Excerpted records
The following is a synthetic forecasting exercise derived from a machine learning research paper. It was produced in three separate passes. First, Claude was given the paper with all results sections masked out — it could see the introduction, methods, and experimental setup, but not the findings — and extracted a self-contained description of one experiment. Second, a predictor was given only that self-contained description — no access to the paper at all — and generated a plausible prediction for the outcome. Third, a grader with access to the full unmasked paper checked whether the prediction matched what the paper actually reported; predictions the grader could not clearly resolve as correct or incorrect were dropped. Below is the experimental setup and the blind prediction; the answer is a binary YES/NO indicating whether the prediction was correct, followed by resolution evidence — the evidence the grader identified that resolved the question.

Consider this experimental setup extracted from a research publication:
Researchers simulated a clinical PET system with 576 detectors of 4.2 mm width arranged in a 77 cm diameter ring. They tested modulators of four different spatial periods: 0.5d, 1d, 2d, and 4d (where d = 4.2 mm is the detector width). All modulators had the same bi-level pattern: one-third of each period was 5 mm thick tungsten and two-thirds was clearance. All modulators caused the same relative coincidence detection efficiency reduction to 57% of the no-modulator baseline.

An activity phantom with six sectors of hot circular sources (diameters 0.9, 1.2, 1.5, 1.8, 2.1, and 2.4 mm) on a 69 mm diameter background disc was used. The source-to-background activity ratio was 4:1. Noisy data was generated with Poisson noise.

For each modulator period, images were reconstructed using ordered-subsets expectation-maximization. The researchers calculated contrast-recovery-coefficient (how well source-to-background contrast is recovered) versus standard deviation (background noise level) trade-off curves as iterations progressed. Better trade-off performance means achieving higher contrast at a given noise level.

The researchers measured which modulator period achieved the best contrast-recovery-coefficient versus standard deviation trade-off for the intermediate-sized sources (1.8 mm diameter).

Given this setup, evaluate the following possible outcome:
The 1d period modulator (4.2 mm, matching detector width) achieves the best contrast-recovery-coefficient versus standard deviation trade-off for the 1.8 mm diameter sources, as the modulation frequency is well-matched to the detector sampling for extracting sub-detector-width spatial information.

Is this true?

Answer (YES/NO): NO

To do
With the line containing "The researchers measured" as the start and the last line of the entries as the end, print that whole span exactly.

Result for this exercise
The researchers measured which modulator period achieved the best contrast-recovery-coefficient versus standard deviation trade-off for the intermediate-sized sources (1.8 mm diameter).

Given this setup, evaluate the following possible outcome:
The 1d period modulator (4.2 mm, matching detector width) achieves the best contrast-recovery-coefficient versus standard deviation trade-off for the 1.8 mm diameter sources, as the modulation frequency is well-matched to the detector sampling for extracting sub-detector-width spatial information.

Is this true?

Answer (YES/NO): NO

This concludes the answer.